Before the Tamer could come up with a suitable reply, the Engineer made her exit, morphing once more into the settled appearance of the head of House Izmaria.

"Lover, Lightseeker," the Tamer said into the empty air. "Incantatrix."

She knew she could depend on the Lover and the Lightseeker for support, and the Incantatrix for vengeance.

Fayt watched alongside as the Lover and the Lightseeker now turned to the Incantatrix.

For a moment, the room was entirely silent. Then the Lover spoke.

"All right, Incantatrix, you need to tell me where this puts me and the Lightseeker. You know we're out of the loop—we've been out of the loop on purpose, ever since we got trapped here."

The Incantatrix sighed, and looked at her mirror. "You've seen what I can do—I can fend off the Justice—albeit temporarily. I believe that Maria can explain this better than myself. And Master Fayt… perhaps best."

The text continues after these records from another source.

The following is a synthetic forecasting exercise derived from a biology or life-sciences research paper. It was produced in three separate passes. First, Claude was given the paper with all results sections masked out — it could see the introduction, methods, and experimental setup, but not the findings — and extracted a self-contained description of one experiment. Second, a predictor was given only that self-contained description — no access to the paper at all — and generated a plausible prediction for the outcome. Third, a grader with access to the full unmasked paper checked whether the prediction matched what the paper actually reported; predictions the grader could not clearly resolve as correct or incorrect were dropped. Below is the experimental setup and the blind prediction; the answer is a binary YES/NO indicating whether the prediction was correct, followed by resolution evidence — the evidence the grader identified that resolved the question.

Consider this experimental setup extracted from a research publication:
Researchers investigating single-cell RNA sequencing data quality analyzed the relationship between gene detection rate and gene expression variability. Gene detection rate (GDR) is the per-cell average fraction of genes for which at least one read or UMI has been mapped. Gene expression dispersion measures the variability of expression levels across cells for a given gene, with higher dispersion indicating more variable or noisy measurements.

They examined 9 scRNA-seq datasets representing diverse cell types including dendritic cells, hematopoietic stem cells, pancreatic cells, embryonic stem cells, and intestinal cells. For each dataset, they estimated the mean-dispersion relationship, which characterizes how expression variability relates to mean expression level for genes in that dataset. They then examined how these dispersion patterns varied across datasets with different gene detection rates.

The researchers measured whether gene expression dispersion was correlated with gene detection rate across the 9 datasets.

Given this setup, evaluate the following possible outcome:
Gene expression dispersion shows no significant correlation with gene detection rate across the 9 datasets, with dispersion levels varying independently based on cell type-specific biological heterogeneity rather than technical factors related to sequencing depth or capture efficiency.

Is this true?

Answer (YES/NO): NO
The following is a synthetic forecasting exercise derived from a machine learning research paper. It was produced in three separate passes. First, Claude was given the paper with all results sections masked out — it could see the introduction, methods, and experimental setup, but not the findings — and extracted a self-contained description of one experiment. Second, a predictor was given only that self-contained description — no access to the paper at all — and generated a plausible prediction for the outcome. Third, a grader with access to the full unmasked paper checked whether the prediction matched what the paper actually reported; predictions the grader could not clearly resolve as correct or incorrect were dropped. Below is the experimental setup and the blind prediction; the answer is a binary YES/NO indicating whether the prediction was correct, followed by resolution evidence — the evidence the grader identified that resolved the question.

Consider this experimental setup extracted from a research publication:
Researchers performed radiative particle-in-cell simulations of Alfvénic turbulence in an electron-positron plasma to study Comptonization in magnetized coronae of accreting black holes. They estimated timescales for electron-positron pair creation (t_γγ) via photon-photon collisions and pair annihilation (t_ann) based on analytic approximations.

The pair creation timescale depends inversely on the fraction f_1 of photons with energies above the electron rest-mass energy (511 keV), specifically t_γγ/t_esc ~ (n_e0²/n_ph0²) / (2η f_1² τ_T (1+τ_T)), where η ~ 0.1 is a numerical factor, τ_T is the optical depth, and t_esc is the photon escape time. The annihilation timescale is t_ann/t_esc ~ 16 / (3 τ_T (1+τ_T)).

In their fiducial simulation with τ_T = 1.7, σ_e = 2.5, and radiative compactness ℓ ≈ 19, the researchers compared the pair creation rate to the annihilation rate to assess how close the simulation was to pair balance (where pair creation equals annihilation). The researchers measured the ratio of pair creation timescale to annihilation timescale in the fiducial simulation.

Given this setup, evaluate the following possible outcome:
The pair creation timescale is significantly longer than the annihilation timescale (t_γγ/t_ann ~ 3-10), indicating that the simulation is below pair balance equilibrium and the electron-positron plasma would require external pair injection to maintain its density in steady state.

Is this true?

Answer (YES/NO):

Fayt took up the silence. "There's a way to get you all back to your world, instead of just being stuck here forever. With the Connection gene, we can reopen the connection at the Mosel Ruins, and send you back to 4D space. Only… I don't think that the Kriegsbringer, the Engineer, and the Justice, quite want to go back."

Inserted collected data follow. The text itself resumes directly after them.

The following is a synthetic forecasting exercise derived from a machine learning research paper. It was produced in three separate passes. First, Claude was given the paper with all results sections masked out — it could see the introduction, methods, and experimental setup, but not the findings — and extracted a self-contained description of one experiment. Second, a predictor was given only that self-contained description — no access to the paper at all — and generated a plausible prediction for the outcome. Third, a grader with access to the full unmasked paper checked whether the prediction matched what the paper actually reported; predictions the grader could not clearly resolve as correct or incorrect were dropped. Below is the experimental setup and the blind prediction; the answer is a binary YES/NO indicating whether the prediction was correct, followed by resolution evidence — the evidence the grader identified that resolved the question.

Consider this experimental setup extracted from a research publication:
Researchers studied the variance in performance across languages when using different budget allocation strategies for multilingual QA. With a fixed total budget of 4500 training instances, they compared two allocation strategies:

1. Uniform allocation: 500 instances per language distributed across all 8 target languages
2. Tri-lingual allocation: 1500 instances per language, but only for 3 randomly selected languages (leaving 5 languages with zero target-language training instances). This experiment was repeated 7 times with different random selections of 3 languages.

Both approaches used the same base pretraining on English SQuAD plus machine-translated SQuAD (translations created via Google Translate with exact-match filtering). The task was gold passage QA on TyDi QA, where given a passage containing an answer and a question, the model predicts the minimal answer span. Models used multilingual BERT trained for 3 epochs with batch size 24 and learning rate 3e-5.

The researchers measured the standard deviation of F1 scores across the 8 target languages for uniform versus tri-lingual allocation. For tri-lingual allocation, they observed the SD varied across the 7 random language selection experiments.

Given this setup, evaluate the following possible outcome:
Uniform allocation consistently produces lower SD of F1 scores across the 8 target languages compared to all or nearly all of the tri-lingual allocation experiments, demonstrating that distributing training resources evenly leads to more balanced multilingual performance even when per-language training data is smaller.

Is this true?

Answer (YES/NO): YES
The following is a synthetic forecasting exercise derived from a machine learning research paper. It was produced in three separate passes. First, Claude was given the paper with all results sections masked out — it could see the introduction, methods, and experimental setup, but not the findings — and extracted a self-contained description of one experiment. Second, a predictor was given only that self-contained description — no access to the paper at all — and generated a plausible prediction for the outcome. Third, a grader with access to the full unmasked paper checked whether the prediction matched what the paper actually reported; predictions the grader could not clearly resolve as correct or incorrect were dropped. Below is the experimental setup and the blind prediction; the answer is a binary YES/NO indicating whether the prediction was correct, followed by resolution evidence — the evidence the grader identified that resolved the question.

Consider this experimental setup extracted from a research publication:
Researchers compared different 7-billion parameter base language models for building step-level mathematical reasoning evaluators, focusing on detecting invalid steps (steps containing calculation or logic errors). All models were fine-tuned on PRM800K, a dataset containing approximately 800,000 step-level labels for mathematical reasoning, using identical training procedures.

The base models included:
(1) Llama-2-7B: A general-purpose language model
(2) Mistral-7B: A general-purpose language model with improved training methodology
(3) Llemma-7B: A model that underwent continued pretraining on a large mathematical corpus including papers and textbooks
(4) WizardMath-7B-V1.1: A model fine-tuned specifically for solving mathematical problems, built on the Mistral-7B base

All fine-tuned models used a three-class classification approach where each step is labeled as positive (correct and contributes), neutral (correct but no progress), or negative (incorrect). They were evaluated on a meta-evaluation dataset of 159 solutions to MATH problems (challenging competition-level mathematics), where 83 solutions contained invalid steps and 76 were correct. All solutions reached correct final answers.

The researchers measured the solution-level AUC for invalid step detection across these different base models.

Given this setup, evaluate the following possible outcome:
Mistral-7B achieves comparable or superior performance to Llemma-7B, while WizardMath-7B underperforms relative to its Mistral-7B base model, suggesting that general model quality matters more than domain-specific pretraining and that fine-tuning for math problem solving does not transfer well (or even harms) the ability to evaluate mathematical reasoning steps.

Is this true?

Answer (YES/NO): NO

"Hurt the Engineer," the Incantatrix interrupted. The Lover looked up quickly, but the ducked his head when the Lightseeker caught his eye.

"The Kriegsbringer will come running," the Incantatrix half-sang. "And then…" but she stopped suddenly, and stood up.

"Incantatrix," the Lightseeker said, trying to catch her attention. A moment more of the Incantatrix's far-away gaze staring into empty space, and then she flung her hand out at the air with a flourish of symbology. Clarity returned to her gaze.

The visage of the new Queen of Airyglyph appeared as if they were sitting in the bridge of the _Diplo_ with their eyes fixated on the main communication screens.

"Tamer?" the Incantatrix greeted, seeming unfazed. But the Tamer was not supposed to be able to contact them, or even remember a single thing. "Good to see you back. How did this happen?"

"My brother is dead," the Tamer choked.

"Alex?!" Fayt's eyes widened. "The Metaphysicist is dead?! But… but how? Why? He couldn't possibly be dead—"

"Unless one of us killed him," the Tamer confirmed with a bitter expression. Still dressed in traditional Aquarian garb, Fayt had difficulty associating the bride of King Airyglyph with the otherwordly group surrounding him.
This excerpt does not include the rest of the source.